The Euthalian Apparatus is a collection of additional editorial material, such as divisions of text, lists, and summaries, to the New Testament's Book of Acts, Catholic epistles, and Pauline epistles. This additional material appears at the beginnings of books, in the margin of the text, and at the ends of books, as well as in line and paragraph separations. This material is traditionally associated with the name of Euthalius.

== Description ==
Euthalius divided the text of the Acts and catholic epistles into chapters, with a summary of contents at the top of each chapter. To Euthalius were also referred a division of the Acts into 16 αναγνωσεις (lessons) and of the Pauline epistles into 31 sections. But these lessons are quite different. Euthalius prepared also the text of the Acts and Epistles in which text is written stichometrically.

To the Euthalian Apparatus belong: a chronology of the Apostle Paul, the martyrdom of Paul, a list of places at which the Epistles were thought to be written, and the names associated with Paul in the headings to the Epistles. The quotations from the Old Testament cited in the Pauline epistles are numbered and catalogued in a list. Overall, the Apparatus is a collection of varied aids for the reader.

The Euthalian Apparatus is contained in numerous manuscripts: Codex Mutinensis, Codex Basilensis A. N. IV. 2, Codex Argenteus, Minuscule 3, 5, 6, 35, 38, and many other medieval manuscripts of the New Testament.

──────

* Work item A: Copy the passage on the Euthalian Apparatus, starting at "To the Euthalian" and ending at "the New Testament.", and put "assorted" in place of "varied".
* Work item B:
Answer these questions from the passage on the Euthalian Apparatus:
(i) Into how many lessons was the text of Acts divided?
(ii) What is numbered and catalogued in a list?
(iii) Where in the books does the additional material appear?
The lines that come after this passage have nothing to do with it.

──────

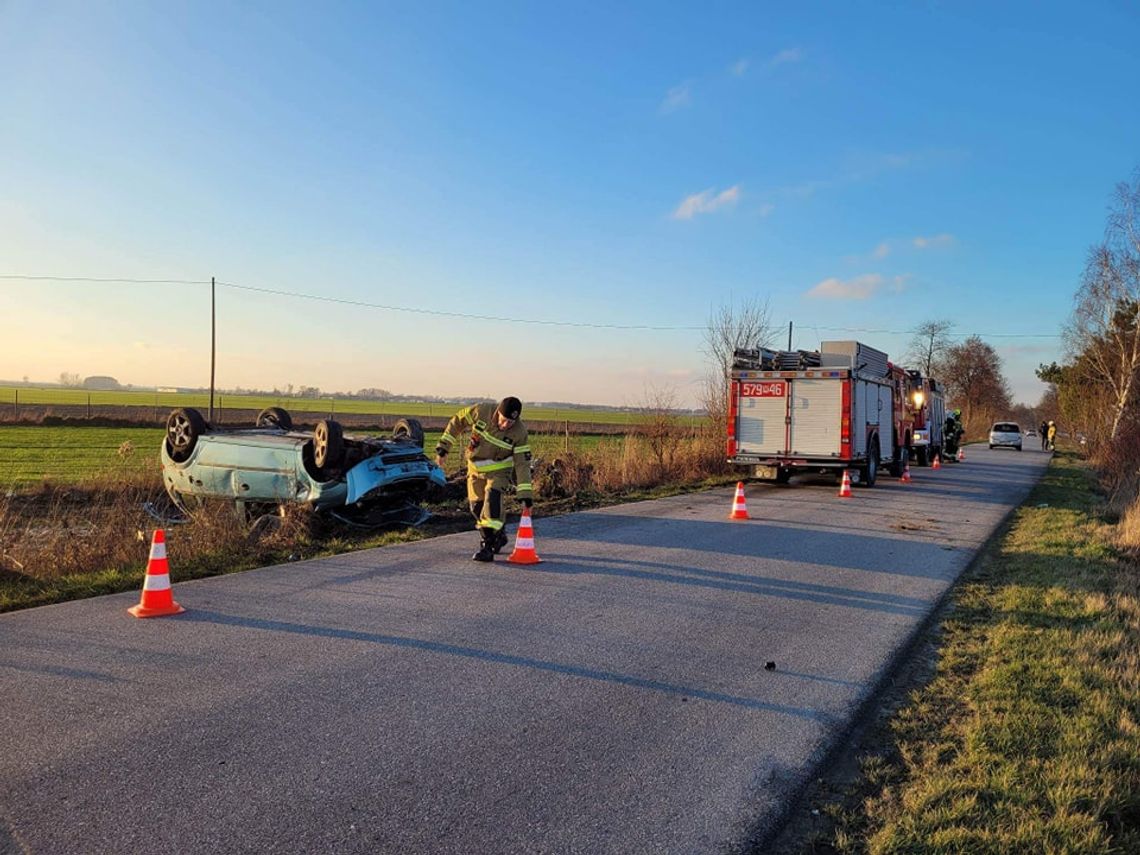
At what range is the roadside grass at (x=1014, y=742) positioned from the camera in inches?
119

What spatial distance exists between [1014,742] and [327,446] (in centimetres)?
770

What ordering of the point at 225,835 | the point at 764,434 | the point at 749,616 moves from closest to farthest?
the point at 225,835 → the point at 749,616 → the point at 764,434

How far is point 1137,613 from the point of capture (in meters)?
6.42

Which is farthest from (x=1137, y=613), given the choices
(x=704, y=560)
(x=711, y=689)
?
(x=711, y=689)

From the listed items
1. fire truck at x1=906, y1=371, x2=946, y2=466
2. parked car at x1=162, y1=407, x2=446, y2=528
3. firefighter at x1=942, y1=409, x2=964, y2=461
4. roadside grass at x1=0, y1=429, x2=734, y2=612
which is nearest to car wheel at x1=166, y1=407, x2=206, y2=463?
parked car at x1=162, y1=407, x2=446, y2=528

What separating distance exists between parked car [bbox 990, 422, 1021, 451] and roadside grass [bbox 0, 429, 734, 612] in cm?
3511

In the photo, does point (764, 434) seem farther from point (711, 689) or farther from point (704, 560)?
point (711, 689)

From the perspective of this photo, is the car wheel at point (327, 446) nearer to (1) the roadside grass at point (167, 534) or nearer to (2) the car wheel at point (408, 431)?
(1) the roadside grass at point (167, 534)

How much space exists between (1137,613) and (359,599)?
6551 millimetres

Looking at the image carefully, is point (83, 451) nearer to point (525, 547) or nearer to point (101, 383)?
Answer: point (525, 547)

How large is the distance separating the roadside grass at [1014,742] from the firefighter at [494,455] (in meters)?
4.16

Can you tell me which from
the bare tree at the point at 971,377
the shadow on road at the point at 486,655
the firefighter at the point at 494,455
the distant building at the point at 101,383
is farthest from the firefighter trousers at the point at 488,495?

──────

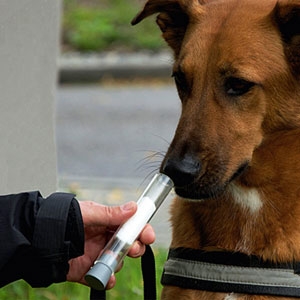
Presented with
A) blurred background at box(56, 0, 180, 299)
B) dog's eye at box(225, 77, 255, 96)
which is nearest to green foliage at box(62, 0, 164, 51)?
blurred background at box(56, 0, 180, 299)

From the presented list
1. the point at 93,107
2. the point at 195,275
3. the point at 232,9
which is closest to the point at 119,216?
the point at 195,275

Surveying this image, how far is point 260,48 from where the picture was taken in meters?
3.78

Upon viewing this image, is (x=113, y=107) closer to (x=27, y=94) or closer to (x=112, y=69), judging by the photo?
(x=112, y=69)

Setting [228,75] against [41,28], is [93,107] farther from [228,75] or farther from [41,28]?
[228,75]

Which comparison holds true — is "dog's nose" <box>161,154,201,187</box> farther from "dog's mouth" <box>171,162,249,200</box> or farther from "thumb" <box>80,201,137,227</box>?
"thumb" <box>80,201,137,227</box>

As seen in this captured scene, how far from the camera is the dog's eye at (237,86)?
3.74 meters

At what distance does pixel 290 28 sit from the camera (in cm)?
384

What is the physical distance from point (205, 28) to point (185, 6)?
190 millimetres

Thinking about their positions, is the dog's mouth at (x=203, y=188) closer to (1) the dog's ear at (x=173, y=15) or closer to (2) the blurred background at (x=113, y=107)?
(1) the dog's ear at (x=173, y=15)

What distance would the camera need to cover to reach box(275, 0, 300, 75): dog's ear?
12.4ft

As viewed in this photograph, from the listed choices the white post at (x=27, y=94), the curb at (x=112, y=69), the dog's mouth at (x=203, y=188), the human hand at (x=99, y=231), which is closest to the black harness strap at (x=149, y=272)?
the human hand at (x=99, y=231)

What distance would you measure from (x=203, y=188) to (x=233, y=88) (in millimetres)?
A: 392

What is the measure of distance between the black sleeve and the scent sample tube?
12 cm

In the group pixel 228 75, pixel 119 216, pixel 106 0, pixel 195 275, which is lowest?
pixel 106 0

──────

* Answer box A:
To the Euthalian Apparatus belong: a chronology of the Apostle Paul, the martyrdom of Paul, a list of places at which the Epistles were thought to be written, and the names associated with Paul in the headings to the Epistles. The quotations from the Old Testament cited in the Pauline epistles are numbered and catalogued in a list. Overall, the Apparatus is a collection of assorted aids for the reader.

The Euthalian Apparatus is contained in numerous manuscripts: Codex Mutinensis, Codex Basilensis A. N. IV. 2, Codex Argenteus, Minuscule 3, 5, 6, 35, 38, and many other medieval manuscripts of the New Testament.

* Answer box B:
(i) 16
(ii) The quotations from the Old Testament cited in the Pauline epistles
(iii) At the beginnings of books, in the margin of the text, and at the ends of books, as well as in line and paragraph separations